*** Opening Reading passage ***
The main problem with this argument is that if someone is neurotically committed to making themselves a target for it, it doesn’t show that acausal extortion won’t work against them, only that it probably won’t work against most other people.
- Horosphere 10 Jan 2026 16:54 UTC
  −1 points
  0
  Parent
  The problem is that I worry that I have thought about the situation in enough depth that I am likely to be targeted, even if I don’t ‘cooperate’.
  - tailcalled 10 Jan 2026 18:01 UTC
    2 points
    0
    Parent
    It requires other people to think in enough depth to pick out you as a target. Admittedly this is made easier by the fact that you are posting about it online.
    Have you thought in enough depth that you’ve helped the acausal extortionist to target other people? That may be evidence about whether other people have done so with you.
*** Closing Reading passage ***
■ Instructions:
• A. In the forum thread on acausal extortion, what does tailcalled say makes it easier for others to pick out the person as a target?
• B. From the acausal extortion thread, copy word for word the part that opens with the words containing "- Horosphere 10" and closes with "about it online.".
• C. Proceed with the thread on acausal extortion, writing on from its last sentence.
*** Opening Provided records ***
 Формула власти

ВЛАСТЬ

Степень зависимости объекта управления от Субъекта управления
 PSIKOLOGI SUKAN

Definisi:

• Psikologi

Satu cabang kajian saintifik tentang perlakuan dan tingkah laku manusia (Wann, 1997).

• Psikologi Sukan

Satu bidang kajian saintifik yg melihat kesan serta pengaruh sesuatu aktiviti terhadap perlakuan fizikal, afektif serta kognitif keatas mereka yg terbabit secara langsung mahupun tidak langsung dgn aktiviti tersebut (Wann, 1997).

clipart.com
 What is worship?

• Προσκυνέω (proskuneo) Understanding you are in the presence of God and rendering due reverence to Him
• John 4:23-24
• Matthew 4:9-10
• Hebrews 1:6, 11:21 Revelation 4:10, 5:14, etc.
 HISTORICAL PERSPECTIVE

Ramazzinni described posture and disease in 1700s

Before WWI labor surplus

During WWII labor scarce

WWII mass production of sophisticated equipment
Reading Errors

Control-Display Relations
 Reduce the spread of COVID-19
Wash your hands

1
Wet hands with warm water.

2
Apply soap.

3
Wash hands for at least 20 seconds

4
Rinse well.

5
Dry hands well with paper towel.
*** Closing Provided records ***
*** Opening Provided records ***
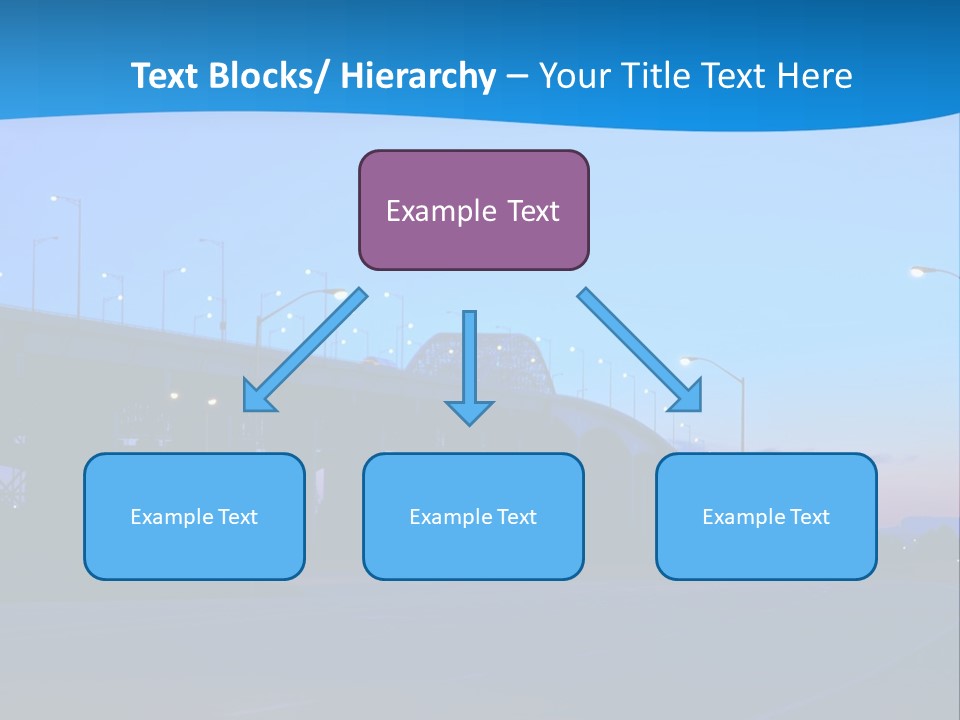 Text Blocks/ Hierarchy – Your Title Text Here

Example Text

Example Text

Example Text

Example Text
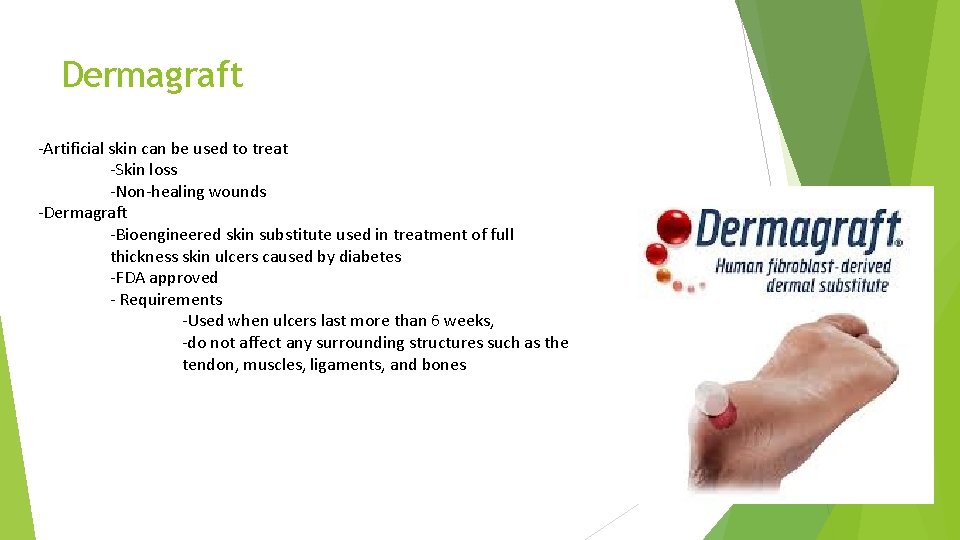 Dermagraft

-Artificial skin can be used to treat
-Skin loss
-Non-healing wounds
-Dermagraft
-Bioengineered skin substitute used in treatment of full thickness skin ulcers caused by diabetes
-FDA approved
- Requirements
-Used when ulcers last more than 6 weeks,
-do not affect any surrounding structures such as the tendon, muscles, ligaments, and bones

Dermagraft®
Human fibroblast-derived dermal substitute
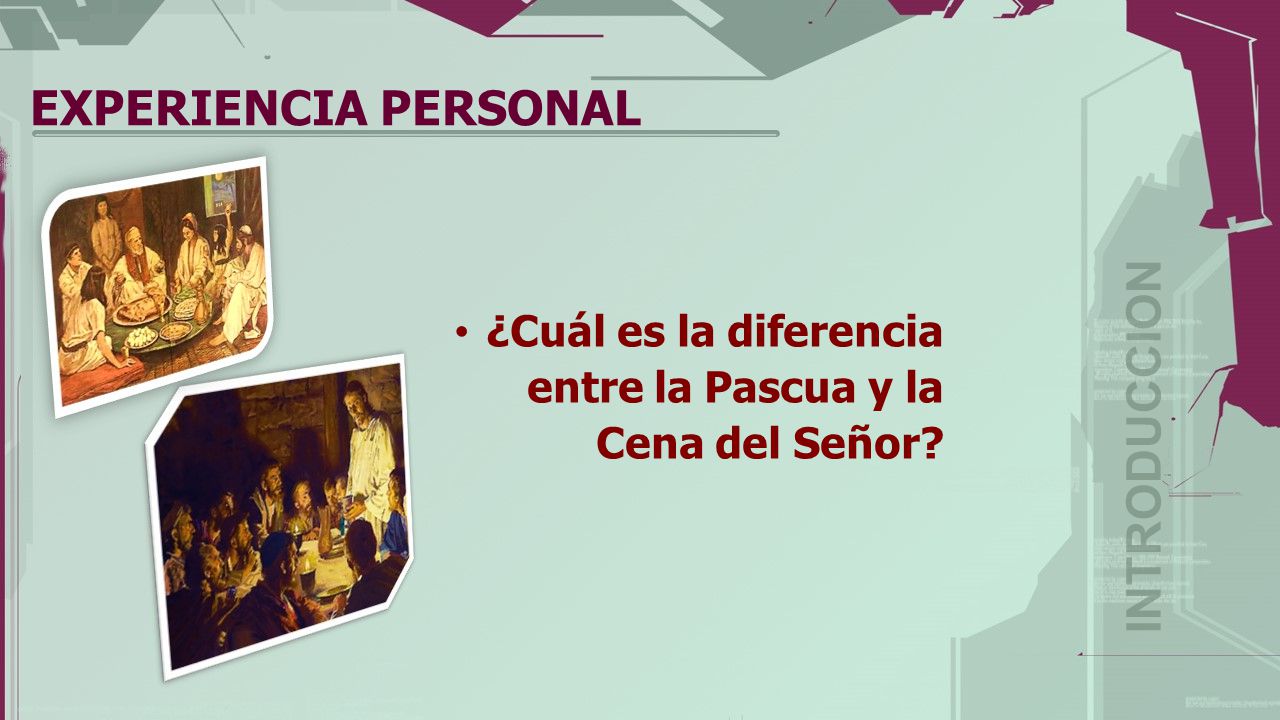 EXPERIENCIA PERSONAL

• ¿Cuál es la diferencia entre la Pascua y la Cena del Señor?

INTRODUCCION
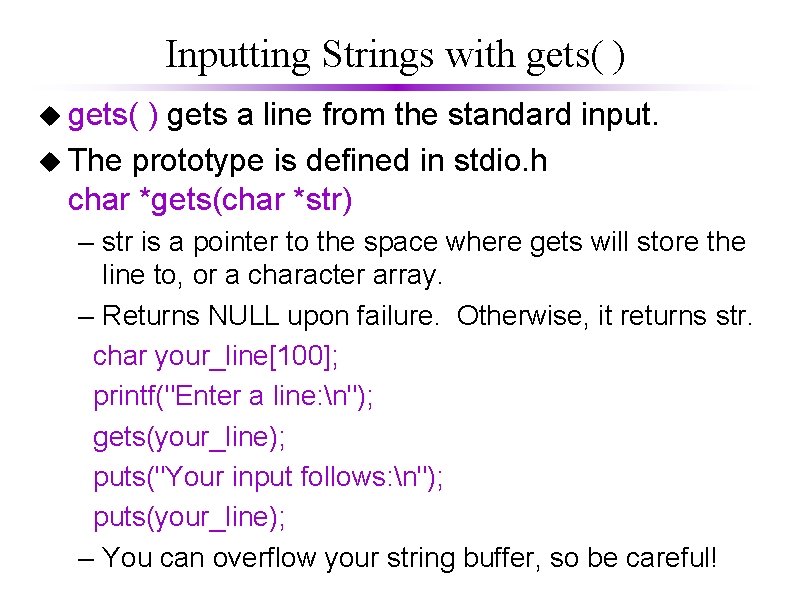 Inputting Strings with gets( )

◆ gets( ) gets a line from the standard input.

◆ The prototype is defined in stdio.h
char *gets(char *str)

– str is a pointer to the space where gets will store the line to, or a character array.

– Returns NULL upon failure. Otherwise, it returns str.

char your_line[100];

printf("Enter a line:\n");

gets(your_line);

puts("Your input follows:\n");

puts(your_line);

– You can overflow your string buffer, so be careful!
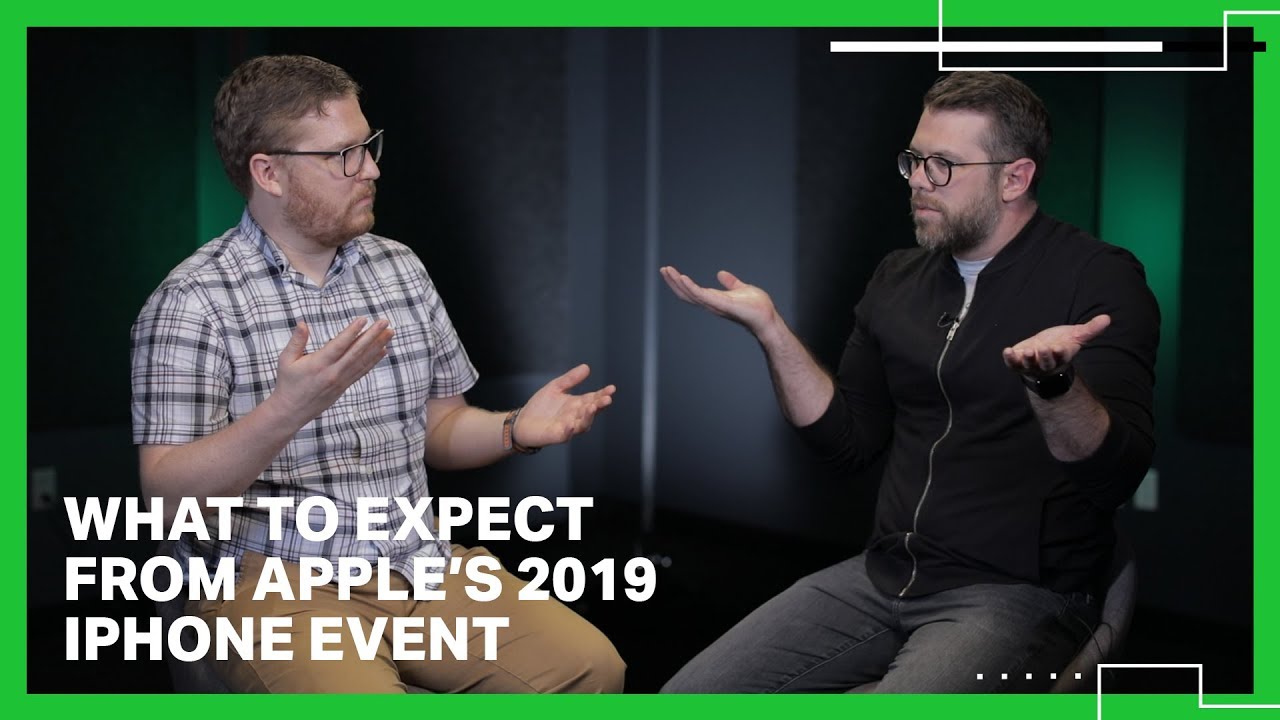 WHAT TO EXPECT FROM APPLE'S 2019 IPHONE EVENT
*** Closing Provided records ***
■ Responses by item number:
• A. The fact that the person is posting about it online.

• B.
- Horosphere 10 Jan 2026 16:54 UTC
  −1 points
  0
  Parent
  The problem is that I worry that I have thought about the situation in enough depth that I am likely to be targeted, even if I don’t ‘cooperate’.
  - tailcalled 10 Jan 2026 18:01 UTC
    2 points
    0
    Parent
    It requires other people to think in enough depth to pick out you as a target. Admittedly this is made easier by the fact that you are posting about it online.

• C.
    - Horosphere 10 Jan 2026 19:09 UTC
      1 point
      0
      Parent
      My fear isn’t about people doing it ; I’m more worried about an ASI. I’m sure one would have no shortage of computational capacity to expend thinking through my own thoughts.
      - tailcalled 11 Jan 2026 13:21 UTC
        2 points
        0
        Parent
        This still requires people to design an AI that is prone to engaging in acausal extortion, and it’s unclear what their motive for doing so would be.
        Horosphere 11 Jan 2026 15:10 UTC
        1 point
        0
        Parent
        I don’t think people will do this deliberately, but that it is an instrumentally convergent thing for an ASI to do, all else (such as other superintelligences conspiring to enforce acausal norms) being equal.
        tailcalled 12 Jan 2026 12:31 UTC
        2 points
        0
        Parent
        Acausal stuff isn’t instrumentally convergent in the usual sense, though. If you’re really good at computing counterfactuals, it may be instrumentally convergent to self-modify into or create an agent that does acausal deals, but the convergence only extends to deals that start in the future relative to where you’re deciding from.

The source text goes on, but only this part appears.